A model of information retrieval based on a terminological logic.

In Proceedings of SIGIR-93, 16th International Conference on Research and Development in Information Retrieval, pages 298--307, Pittsburgh, PA, 1993.


Abstract:
According to recent research, the task of Information Retrieval (IR) can successfully be described as the extraction, from a given document base, of those documents d that, given a query q, make the formula d -> q valid, where d and q are formulae of the chosen logic and ``->'' denotes the brand of logical implication formalized by the logic in question. In this paper, although essentially subscribing to this view, we propose that the logic to be chosen for this endeavour be a Terminological Logic (TL): according to this view the IR task becomes that of singling out those documents d such that q subs d, where d and q are terms} of the chosen TL and ``subs'' denotes subsumption between terms.
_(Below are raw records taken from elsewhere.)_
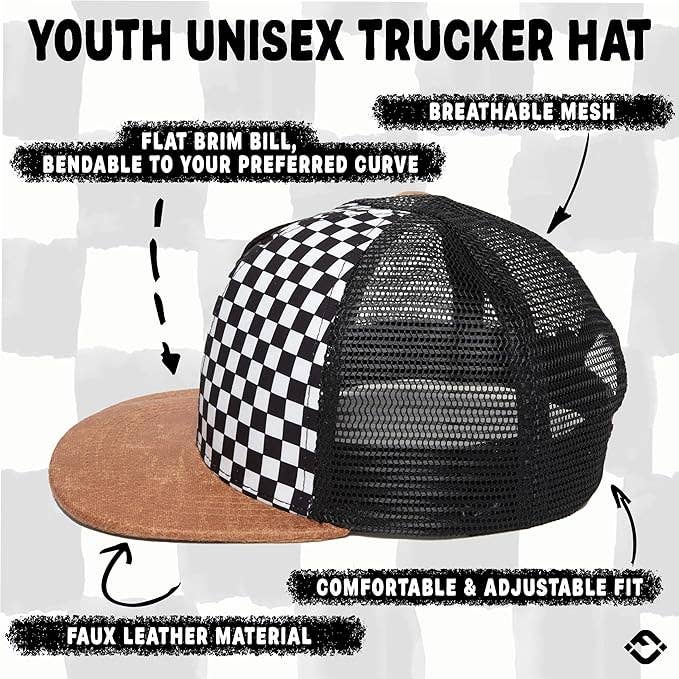 Flat Brim Trucker Hat - Checker/Faux Leather Brim: Kids (2-9 Years)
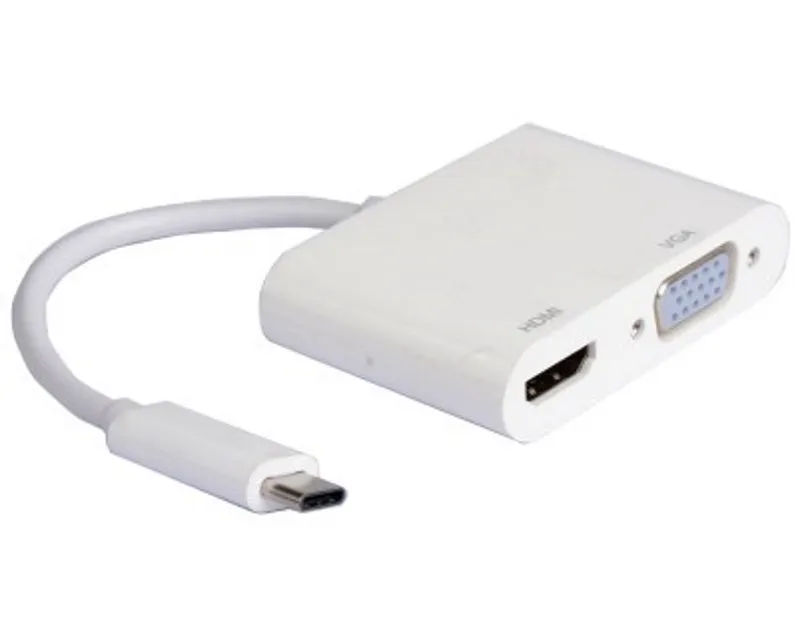 Adapter USB 3.1 tip C (M) - HDMI + VGA (F) beli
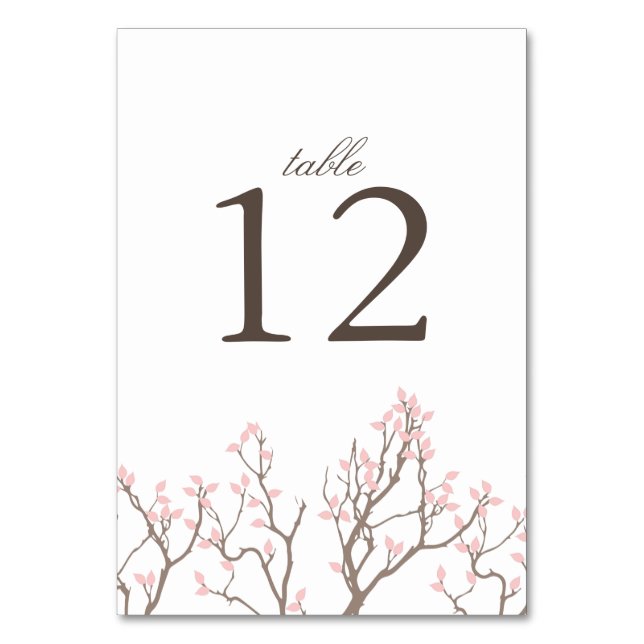 Blissful Branches Table Number Card (Front)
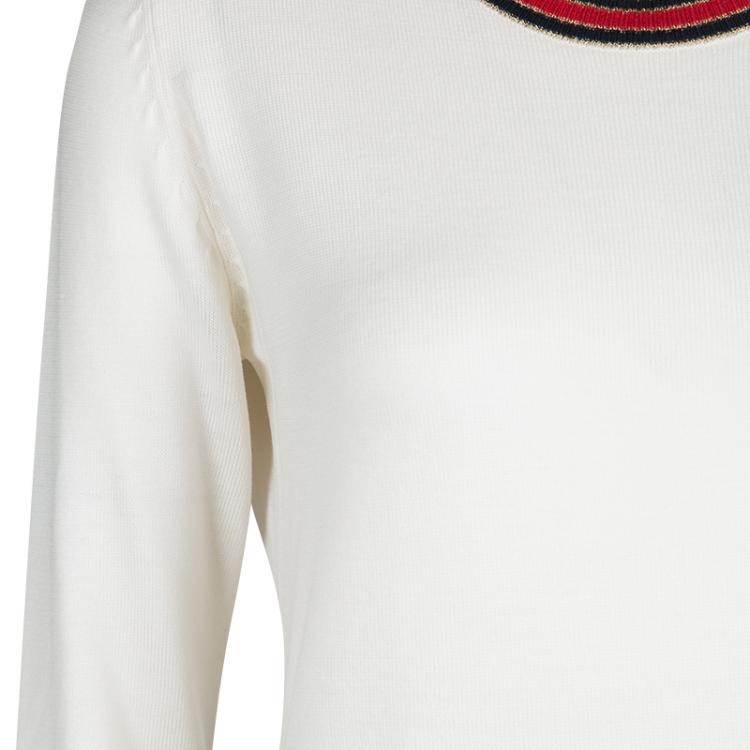 Pre Owned Gucci Cream Wool Lurex Web Trim Long Sleeve Crew Neck Sweater L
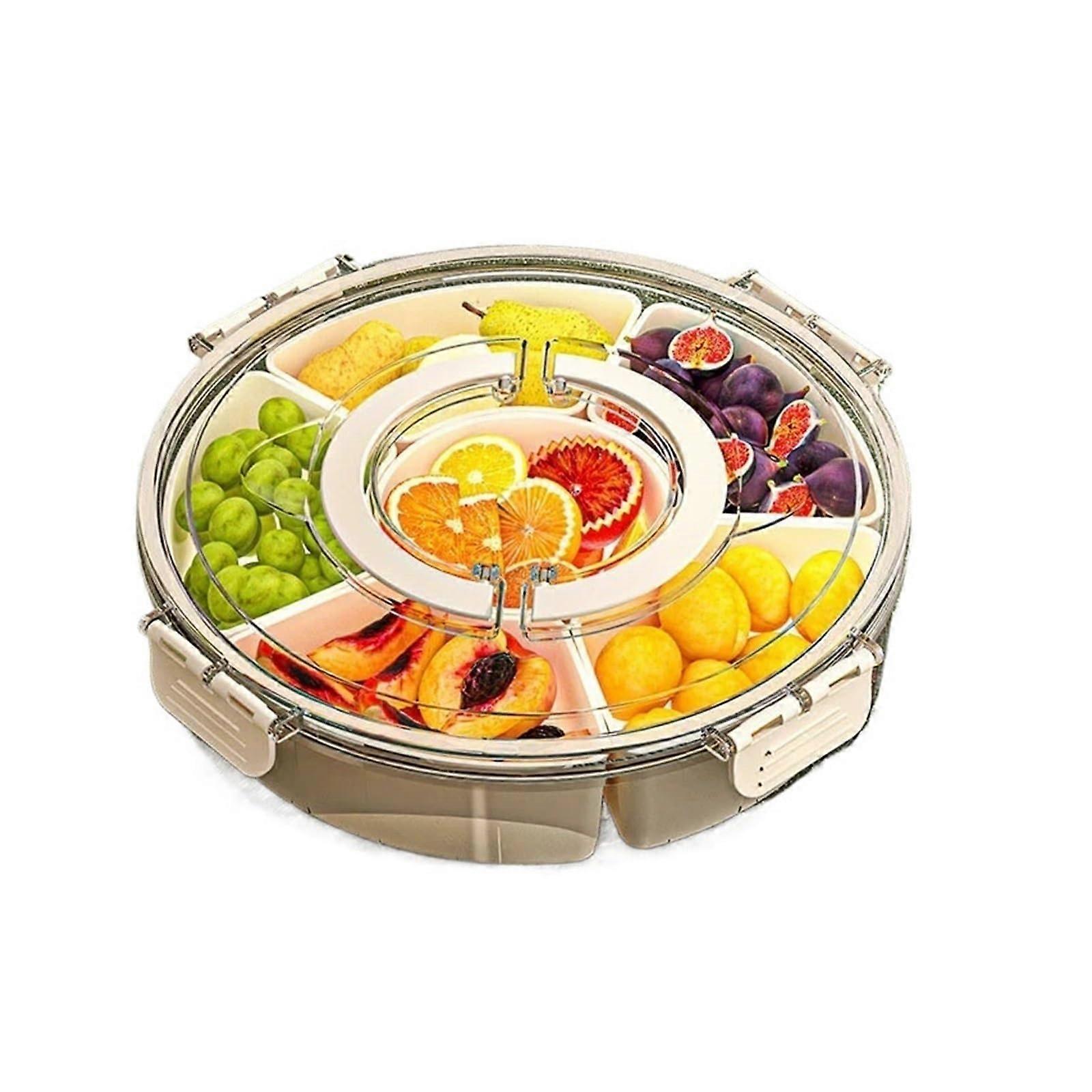 Fruit Storage Container with Lid, SixSection Rotating Snack Tray, MoistureProof Vegetable Box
We argue that TLs are particularly suitable for modelling IR; we do this by showing that they can successfully be employed in representing documents under a variety of aspects (e.g. structural, layout, content), in representing queries and in representing domain and lexical knowledge. The fact that a single logical language can be used for all these representational endeavours ensures that all these sources of knowledge will participate in the retrieval process in a principled way. In this paper we introduce MIRTL, a TL for modelling IR according to the above guidelines; its syntax, formal semantics and inferential algorithm are described.